** Problem details **
Rewrite the material below as a Markdown table with the columns "No." and "Line", one row per line, with blank lines left out and the pictures omitted. Begin at the line that contains "hình 2 Iveco" and stop after the line that contains "Black_Dollarss webcam", including both.

** Recorded information **
((

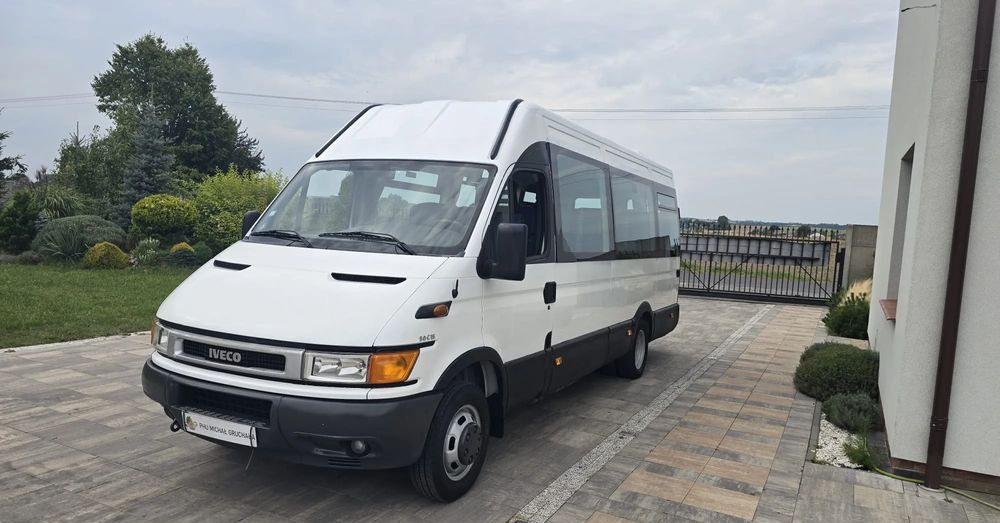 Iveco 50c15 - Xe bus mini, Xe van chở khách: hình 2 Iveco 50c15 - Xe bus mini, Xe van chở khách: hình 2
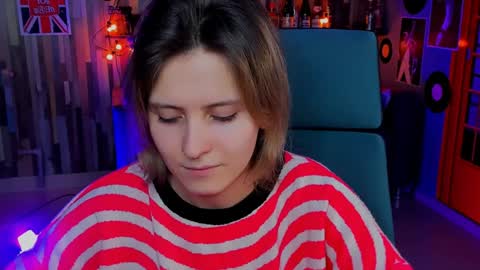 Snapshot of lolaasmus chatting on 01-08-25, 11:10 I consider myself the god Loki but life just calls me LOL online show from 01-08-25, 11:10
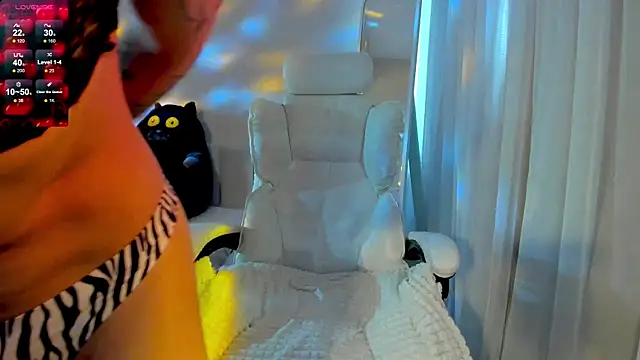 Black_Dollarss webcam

))
((

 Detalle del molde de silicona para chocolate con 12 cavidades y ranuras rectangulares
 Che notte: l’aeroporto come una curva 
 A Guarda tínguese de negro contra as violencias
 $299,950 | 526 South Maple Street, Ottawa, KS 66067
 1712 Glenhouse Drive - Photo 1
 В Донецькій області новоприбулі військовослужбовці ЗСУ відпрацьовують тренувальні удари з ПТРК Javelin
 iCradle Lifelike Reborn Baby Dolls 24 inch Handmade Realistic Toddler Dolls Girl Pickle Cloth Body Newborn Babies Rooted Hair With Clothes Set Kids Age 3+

))
((

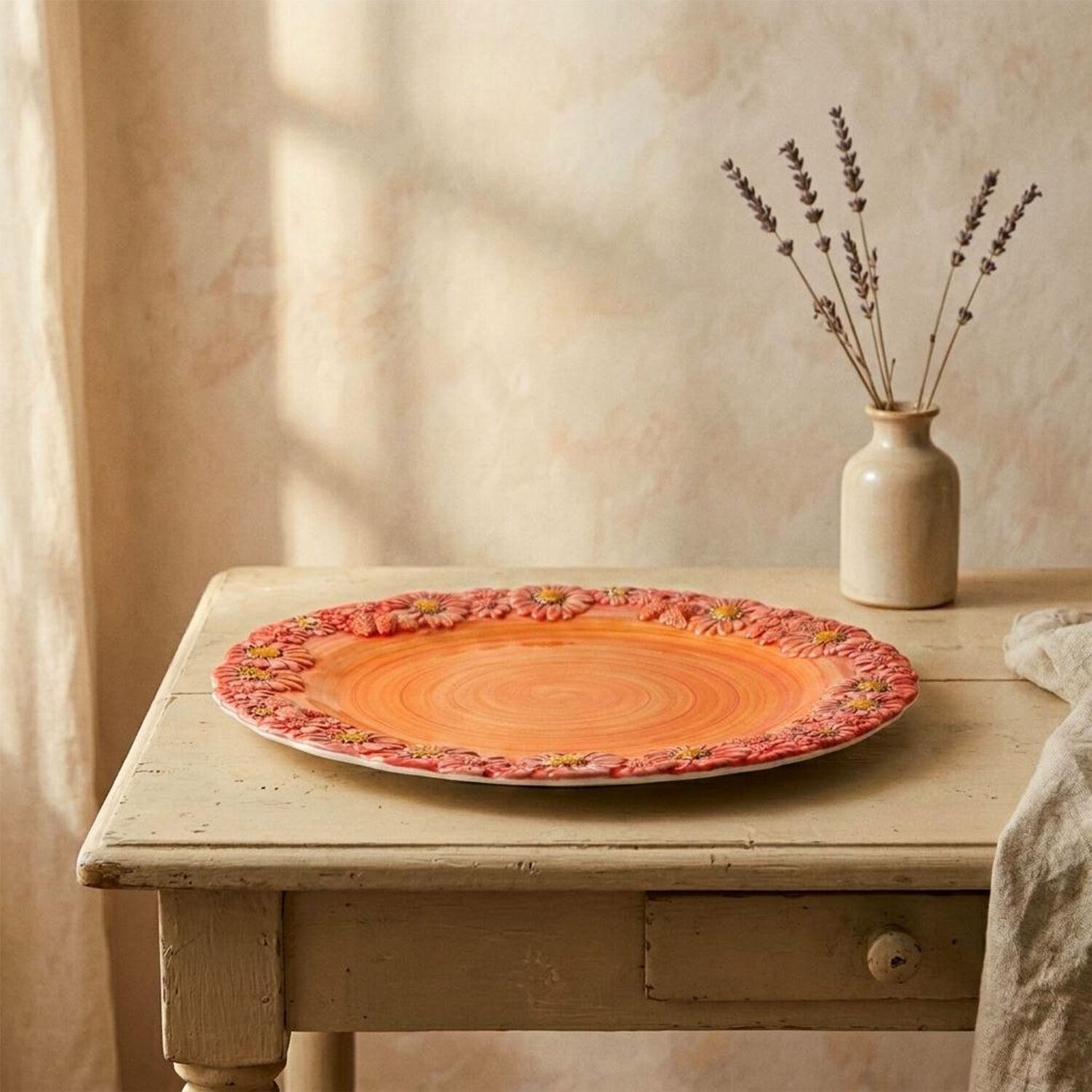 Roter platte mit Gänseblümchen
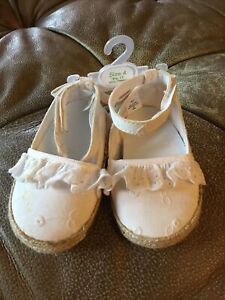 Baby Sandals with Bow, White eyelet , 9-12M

))

** Response box **
| No. | Line |
|---|---|
| 1 |  Iveco 50c15 - Xe bus mini, Xe van chở khách: hình 2 Iveco 50c15 - Xe bus mini, Xe van chở khách: hình 2 |
| 2 |  Snapshot of lolaasmus chatting on 01-08-25, 11:10 I consider myself the god Loki but life just calls me LOL online show from 01-08-25, 11:10 |
| 3 |  Black_Dollarss webcam |